3 MYA The bipedal australopithecines (early hominines) evolve in the savannas of Africa being hunted by Dinofelis. Species include Australopithecus africanus, Australopithecus bosei. Other genus include Kenyanthropus platyops.

Gorillas die out on the south bank of the Congo River, and bonobos evolve from the chimpanzees there. North and South America become joined, allowing migration of animals. Modern horses, Equu first appear. Deinotherium (4m tall), is gigantic cousin of elephant with downward pointing tusks in the lower jaw.

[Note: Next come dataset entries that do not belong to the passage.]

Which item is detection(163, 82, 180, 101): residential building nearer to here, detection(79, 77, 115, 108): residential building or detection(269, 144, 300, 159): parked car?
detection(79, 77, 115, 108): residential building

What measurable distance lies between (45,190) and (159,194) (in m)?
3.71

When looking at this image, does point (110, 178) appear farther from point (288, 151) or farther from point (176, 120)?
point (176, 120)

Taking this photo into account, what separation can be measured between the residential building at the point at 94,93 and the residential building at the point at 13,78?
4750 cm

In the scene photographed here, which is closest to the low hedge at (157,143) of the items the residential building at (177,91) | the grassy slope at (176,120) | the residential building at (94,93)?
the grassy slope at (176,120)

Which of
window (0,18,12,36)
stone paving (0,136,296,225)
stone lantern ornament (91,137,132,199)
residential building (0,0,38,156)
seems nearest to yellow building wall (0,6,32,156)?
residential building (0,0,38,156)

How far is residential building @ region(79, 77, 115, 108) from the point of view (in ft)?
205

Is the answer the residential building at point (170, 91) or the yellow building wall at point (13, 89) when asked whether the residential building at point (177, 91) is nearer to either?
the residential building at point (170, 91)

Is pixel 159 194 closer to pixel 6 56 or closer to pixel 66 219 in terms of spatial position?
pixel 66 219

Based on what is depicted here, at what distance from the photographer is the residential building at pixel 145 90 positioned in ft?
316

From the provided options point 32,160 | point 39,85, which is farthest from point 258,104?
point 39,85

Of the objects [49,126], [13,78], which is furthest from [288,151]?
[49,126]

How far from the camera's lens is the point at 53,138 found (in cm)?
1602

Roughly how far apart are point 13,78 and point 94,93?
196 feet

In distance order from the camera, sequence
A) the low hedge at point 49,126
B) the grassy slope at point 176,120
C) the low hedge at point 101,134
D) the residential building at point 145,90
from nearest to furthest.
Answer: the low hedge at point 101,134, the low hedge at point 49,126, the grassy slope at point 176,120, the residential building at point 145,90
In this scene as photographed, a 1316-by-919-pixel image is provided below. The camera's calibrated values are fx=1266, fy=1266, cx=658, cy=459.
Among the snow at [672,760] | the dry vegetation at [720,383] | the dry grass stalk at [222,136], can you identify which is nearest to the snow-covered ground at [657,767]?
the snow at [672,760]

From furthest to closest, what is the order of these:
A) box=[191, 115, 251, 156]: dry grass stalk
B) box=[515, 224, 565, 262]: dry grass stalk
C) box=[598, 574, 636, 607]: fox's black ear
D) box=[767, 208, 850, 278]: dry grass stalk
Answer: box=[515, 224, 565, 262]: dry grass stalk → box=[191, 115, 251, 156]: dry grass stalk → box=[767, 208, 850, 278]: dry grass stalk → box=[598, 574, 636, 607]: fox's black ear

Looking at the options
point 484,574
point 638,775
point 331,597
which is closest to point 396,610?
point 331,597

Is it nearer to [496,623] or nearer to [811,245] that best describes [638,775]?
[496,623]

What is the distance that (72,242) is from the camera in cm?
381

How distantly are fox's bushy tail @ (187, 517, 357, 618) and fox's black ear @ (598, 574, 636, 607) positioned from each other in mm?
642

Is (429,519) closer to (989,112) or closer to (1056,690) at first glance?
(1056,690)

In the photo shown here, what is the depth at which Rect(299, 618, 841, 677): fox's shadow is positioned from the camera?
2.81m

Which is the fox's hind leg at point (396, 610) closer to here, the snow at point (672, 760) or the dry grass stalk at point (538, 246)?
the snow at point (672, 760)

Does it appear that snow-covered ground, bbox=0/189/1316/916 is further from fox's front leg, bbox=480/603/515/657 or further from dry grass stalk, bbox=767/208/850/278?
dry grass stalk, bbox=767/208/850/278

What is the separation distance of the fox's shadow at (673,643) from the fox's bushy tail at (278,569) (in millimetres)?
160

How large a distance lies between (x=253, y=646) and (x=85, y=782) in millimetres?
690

2.5 MYA Smilodon (Saber Tooth) appears.
2.2 MYA Gorillas diverge into the Western lowland (Gorilla gorilla) and eastern (Gorilla beringei) sub-species.
2 MYA Homo habilis (handy man) uses primitive stone tools (choppers) in Tanzania. Emergence of Broca's area (speech region of modern human brain). Probably lives with Australopithecus robustus (sometimes classified into genus Paranthropus). The Homos are meat-eating while the Australopithecine eat plants and termites. Some chimpanzees (Pan troglodytes) at the southern part of Zaire river branches off to form the bonobos (Pan paniscus/ pigmy chimps). Bonobos live in female dominated society. Saber Tooth moves from North America to South America.
1.8 MYA Homo erectus evolves in Africa and migrates to other continents, primarily south Asia.
1.75 MYA Dmanisi man/ Homo georgicus (Georgia, Russia), tiny brain came from Africa, with Homo erectus and Homo habilis characteristics. An individual spent the last years of his life with only one tooth by depending on the kindness or compassion of others to obtain sufficient sustenance.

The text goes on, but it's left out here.